▶ _Source_:
It all depends on the drive-strength of the clock source, how many milli-Amperes can it source? You can approximate the trace resistance using:

  • trace width and copper thickness on the PCBs
  • wire gauge on cable

and figure out the DC loss at the end of the chain. That should give you a good idea of what voltage level (from the original 3.3V) you'll get on the input of the last LED driver.

If the voltage swing is not sufficient, you may want to add a buffer mid-trace. Do you need all LED boards to be identical? In this case, you could implement the buffer circuit and add a 0-Ohm bypass resistor. For 9 of your PCBs, the 0-Ohm would be loaded and the buffer circuit unloaded. For the last, the 0-Ohm resistor would be unloaded and the buffer circuit loaded.

Will I run into EMI issues even if I route the clock signal carefully (e.g. applied best-practice PCB design rules for routing clocks)?

Generally, a swinging 3.3V signal at this frequency going over such a length is an EMI concern. I don't believe your setup will act as an antenna for the main frequency (wavelength is 15 meters for 20MHz signal) but it could well be for harmonics of the signal.

There are a few things you could implement to anticipate EMI mitigation:

  • software control over the clock source drive-strength: you could try to find the lowest drive-strength setting still meeting the waveform requirements for all LED driver's inputs. The lower the current, the lower the EMI. The slower the signal edges, the lower the EMI
  • hardware control over the clock source drive-strength: if you don't have software control, you may want to add an RC circuit next to the clock source pin, load it with a 0-Ohm resistor and leave the capacitor footprint open. You can use this circuit to control the current and shape of the source waveform and perform the same EMI improvement as described above. The capacitor can help with rounding corners of the edges of the waveform, helping to reduce the harmonics of the signals
  • add termination resistor near each LED drive input: the LED driver input is high-impedance so to avoid reflection and any other side-effect, you could size the resistor value to match the line impedance
  • if you have the option of sandwiching the clock signal between 2 ground planes and using shielded or semi-shielded cable, this could help with blocking the magnetic field therefore potentially help lower EMI.

▶ _What this exercise asks_:
a) List the measures the clock-signal text suggests for anticipating EMI mitigation.
b) Pick up the clock-signal text after its last sentence and write a few more sentences.
The data after this point is unrelated to the clock-signal text.

Part of a data file
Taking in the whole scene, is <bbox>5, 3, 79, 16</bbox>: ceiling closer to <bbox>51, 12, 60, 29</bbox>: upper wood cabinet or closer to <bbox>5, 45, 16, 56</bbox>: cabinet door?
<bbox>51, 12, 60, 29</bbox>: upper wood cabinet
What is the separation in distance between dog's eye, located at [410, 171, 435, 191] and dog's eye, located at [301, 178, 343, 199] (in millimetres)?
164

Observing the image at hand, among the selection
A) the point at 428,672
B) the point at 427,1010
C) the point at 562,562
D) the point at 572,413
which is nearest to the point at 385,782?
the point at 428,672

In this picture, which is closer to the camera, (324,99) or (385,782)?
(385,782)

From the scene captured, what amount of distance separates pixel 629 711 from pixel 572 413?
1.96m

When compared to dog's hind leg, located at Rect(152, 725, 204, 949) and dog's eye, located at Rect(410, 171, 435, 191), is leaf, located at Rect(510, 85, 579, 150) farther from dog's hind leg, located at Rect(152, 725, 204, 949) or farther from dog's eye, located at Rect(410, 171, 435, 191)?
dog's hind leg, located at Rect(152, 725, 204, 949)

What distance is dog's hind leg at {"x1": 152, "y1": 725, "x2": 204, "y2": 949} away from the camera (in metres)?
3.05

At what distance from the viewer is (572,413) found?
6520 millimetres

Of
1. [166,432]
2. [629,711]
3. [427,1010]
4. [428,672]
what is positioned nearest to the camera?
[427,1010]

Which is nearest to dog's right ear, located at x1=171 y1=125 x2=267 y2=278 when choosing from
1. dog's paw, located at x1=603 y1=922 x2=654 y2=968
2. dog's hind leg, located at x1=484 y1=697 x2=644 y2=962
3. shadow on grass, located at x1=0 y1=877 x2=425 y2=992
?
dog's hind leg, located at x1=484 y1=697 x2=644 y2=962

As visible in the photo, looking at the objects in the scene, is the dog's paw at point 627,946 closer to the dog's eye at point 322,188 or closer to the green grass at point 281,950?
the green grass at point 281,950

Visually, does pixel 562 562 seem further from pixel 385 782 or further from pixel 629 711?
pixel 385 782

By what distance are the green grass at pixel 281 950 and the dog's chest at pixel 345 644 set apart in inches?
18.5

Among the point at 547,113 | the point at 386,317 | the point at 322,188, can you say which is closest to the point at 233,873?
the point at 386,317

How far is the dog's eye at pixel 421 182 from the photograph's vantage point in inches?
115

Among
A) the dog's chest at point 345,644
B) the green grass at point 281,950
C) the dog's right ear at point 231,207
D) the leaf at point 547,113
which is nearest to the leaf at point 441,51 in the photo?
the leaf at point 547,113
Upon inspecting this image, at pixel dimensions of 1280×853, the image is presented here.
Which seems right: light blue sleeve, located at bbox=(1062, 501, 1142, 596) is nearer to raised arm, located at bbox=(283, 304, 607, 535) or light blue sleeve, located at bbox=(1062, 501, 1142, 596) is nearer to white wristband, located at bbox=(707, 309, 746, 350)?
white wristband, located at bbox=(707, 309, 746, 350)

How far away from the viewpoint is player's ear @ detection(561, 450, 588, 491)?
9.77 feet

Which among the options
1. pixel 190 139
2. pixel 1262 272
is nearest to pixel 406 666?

▶ _Results by task_:
a)
- Software control over the clock source drive-strength
- Hardware control over the clock source drive-strength, using an RC circuit next to the clock source pin
- A termination resistor near each LED driver input
- Sandwiching the clock signal between 2 ground planes and using shielded or semi-shielded cable

b)
EDIT: ESP32 module drive-strength information

On page 44 of the ESP32's datasheet, you'll find this note: enter image description here

Your clock trace has a certain resistance value (but very tiny) and is capacitively coupled to your ground plane. The ESP32 pin, the connector contacts, LED driver inputs, etc. all have parasitic capacitances. Now, if you simplify, imagine the clock trace being a simple RC circuit. The more current you can push into it, the faster the capacitor will charge. In other words, the more current you push into your clock trace, the faster it will rise to 3.3V. Same for discharge, the faster you can sink current, the faster your clock signal will fall/discharge to ground.

What that table tells you is that you can control the current you can push (source) and sink for each I/O pin. I did not verify if the PWM output you are using for your clock signal does have this feature, however, I'm sure you can find this out yourself :)

Now let's say the drive-strength control is missing from your PWM pin, what I was suggesting you can do is add a parallel capacitor, as increasing the capacitance of your trace will result in slower charge/discharge and therefore slower edges (eg. improved EMI).

Again, be sure to meet the timing requirements for all the LED driver inputs when lowering drive-strength or adding an external capacitor, if the edges are too slow the drivers won't work as expected.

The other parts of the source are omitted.